• Supplied passage
╭──

McQueen’s Bag of Tricks

Halloween is a great time to look back on 2018 and reflect on all the nasty tricks played on Tennessee schools by Commissioner of Education Candice McQueen.

Here we go!

Nullification Crisis:

If you find out, as Mike did, that including the scores may have an undesirable impact, you have the option of nullifying your entire LOE — in fact, even if the score is good, if TNReady makes up any part of your overall LOE, you have the nullification option. Here’s more from Mike on that:

What immediately struck me is that all three of these options include my students’ growth on a flawed test that, by law, isn’t supposed to hurt me if last year’s test results are included, which they are. My overall L.O.E. score is a 4 out of 5, which still isn’t too bad, but the previous three years it has been a 5 out of 5. This means that the TNReady scores are, in fact, hurting my L.O.E. So what do I do now?

As the president of the Coffee County Education Association, I received the following message from TEA today that I quickly forwarded to my members: “To comply with the [hold harmless] legislation, teachers and principals who have 2017-18 TNReady data included in their LOE may choose to nullify their entire evaluation score (LOE) for the 2017-18 school year at their discretion. An educator’s decision to nullify the LOE can be made independently or in consultation with his/her evaluator during the evaluation summative conference. Nullification is completed by the educator in the TNCompass platform. The deadline for an educator to nullify his/her LOE is midnight CT on Nov. 30.”

╰──

• Information given
╭──

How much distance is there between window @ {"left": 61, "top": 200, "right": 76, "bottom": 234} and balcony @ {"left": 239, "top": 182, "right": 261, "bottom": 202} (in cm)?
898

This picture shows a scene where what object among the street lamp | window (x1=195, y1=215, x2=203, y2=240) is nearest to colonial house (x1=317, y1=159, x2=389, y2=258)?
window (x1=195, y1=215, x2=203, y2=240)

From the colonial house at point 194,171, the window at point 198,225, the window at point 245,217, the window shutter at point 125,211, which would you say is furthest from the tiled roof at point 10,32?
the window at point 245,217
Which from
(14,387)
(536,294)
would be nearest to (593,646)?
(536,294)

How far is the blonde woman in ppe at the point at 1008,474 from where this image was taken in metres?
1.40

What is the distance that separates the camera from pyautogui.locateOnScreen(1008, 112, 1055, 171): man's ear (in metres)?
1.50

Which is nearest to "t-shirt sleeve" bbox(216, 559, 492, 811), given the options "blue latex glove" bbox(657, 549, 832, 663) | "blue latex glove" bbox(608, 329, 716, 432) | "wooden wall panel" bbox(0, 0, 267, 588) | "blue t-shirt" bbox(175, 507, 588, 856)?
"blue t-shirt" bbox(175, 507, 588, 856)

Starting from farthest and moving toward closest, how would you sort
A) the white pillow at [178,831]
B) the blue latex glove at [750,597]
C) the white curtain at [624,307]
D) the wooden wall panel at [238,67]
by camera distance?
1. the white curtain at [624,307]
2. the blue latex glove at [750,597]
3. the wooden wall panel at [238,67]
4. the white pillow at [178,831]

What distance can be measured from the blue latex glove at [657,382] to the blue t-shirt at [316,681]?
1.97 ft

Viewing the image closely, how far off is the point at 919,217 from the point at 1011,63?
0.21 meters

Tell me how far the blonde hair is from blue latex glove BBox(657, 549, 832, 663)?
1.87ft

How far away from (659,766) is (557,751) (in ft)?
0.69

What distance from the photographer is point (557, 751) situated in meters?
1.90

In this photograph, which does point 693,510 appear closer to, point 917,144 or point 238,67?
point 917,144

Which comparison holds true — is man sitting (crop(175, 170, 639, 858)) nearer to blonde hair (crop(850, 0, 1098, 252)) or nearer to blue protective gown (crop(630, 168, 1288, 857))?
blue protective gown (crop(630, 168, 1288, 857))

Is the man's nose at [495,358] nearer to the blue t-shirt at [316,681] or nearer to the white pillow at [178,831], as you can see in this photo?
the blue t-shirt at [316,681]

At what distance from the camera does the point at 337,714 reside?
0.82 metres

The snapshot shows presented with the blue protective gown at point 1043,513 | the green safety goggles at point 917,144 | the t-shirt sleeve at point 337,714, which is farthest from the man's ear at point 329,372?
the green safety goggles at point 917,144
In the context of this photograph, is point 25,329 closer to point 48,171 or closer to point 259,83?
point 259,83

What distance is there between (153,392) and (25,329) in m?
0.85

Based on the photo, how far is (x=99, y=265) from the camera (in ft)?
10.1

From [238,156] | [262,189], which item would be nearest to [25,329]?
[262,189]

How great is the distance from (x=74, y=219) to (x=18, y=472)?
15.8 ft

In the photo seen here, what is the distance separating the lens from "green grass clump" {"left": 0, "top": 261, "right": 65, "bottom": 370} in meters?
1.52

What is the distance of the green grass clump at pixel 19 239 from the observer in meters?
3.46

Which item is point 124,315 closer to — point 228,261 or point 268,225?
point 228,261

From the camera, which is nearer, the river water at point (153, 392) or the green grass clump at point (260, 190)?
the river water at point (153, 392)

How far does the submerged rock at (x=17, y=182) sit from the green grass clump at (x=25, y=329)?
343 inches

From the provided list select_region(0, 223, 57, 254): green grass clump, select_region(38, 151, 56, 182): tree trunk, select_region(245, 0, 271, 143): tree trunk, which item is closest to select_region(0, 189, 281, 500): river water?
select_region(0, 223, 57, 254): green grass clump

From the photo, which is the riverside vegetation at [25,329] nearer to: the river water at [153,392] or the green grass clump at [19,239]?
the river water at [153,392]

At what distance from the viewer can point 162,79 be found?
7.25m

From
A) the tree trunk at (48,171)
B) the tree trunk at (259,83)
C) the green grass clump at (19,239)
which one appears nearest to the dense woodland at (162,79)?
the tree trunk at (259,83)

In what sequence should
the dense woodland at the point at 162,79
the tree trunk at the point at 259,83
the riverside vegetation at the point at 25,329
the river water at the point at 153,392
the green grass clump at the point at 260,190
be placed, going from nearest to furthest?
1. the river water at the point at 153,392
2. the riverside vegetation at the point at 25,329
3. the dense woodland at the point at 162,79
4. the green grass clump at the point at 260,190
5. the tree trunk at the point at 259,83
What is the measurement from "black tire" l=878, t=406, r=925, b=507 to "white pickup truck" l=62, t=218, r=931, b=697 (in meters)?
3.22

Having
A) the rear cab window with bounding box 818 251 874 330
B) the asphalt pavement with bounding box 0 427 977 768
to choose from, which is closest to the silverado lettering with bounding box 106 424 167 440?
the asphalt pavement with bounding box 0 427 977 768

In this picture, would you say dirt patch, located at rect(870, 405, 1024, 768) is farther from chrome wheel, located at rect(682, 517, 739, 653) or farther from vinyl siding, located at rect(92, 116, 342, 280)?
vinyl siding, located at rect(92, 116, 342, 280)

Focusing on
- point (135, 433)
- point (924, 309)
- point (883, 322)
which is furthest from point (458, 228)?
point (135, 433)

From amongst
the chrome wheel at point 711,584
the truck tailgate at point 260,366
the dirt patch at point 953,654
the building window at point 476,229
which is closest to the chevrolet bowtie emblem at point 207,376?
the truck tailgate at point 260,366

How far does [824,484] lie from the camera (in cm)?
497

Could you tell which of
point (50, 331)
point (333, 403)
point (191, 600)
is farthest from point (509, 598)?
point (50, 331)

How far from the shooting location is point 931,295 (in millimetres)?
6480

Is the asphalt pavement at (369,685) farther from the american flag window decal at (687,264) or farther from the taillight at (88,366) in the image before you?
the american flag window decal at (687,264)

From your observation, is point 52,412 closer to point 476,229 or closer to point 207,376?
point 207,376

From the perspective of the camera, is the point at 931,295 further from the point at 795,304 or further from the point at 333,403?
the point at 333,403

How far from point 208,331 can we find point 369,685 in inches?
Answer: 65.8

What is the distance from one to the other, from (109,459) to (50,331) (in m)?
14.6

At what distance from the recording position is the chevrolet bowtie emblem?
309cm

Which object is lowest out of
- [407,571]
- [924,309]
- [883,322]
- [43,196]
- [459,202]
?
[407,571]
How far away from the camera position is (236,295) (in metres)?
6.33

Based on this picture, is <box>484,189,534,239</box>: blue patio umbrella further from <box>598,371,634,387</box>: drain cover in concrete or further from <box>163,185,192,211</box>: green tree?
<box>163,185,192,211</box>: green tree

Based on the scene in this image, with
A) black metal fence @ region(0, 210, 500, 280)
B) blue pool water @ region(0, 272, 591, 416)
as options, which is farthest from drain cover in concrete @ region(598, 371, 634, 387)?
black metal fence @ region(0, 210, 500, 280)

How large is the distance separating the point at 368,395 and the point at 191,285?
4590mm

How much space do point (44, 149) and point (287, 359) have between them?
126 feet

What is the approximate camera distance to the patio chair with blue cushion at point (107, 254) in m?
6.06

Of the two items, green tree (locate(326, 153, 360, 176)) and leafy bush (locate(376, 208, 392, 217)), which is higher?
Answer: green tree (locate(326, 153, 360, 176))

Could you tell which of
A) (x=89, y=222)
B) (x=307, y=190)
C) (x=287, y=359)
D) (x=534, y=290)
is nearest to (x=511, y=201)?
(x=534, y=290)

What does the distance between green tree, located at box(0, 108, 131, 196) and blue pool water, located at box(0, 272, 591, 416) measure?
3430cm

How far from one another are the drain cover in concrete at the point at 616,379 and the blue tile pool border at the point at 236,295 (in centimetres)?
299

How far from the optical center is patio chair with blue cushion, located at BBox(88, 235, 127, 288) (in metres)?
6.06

╰──

• Instructions
1 – From the post on Tennessee teacher evaluations, reproduce the part that opens with the words containing "Halloween is a" and closes with "do I do now?".
2 – Using the post on Tennessee teacher evaluations, say whether each statement agrees with it: (a) Mike's overall LOE score is a 4 out of 5. (b) The deadline to nullify an LOE is midnight CT on Dec. 31. (c) Nullification is completed by the evaluator in the TNCompass platform.

• Answers for this exercise
1 –
Halloween is a great time to look back on 2018 and reflect on all the nasty tricks played on Tennessee schools by Commissioner of Education Candice McQueen.

Here we go!

Nullification Crisis:

If you find out, as Mike did, that including the scores may have an undesirable impact, you have the option of nullifying your entire LOE — in fact, even if the score is good, if TNReady makes up any part of your overall LOE, you have the nullification option. Here’s more from Mike on that:

What immediately struck me is that all three of these options include my students’ growth on a flawed test that, by law, isn’t supposed to hurt me if last year’s test results are included, which they are. My overall L.O.E. score is a 4 out of 5, which still isn’t too bad, but the previous three years it has been a 5 out of 5. This means that the TNReady scores are, in fact, hurting my L.O.E. So what do I do now?

2 –
(a) Yes: "My overall L.O.E. score is a 4 out of 5"
(b) No: "The deadline for an educator to nullify his/her LOE is midnight CT on Nov. 30."
(c) No: "Nullification is completed by the educator in the TNCompass platform."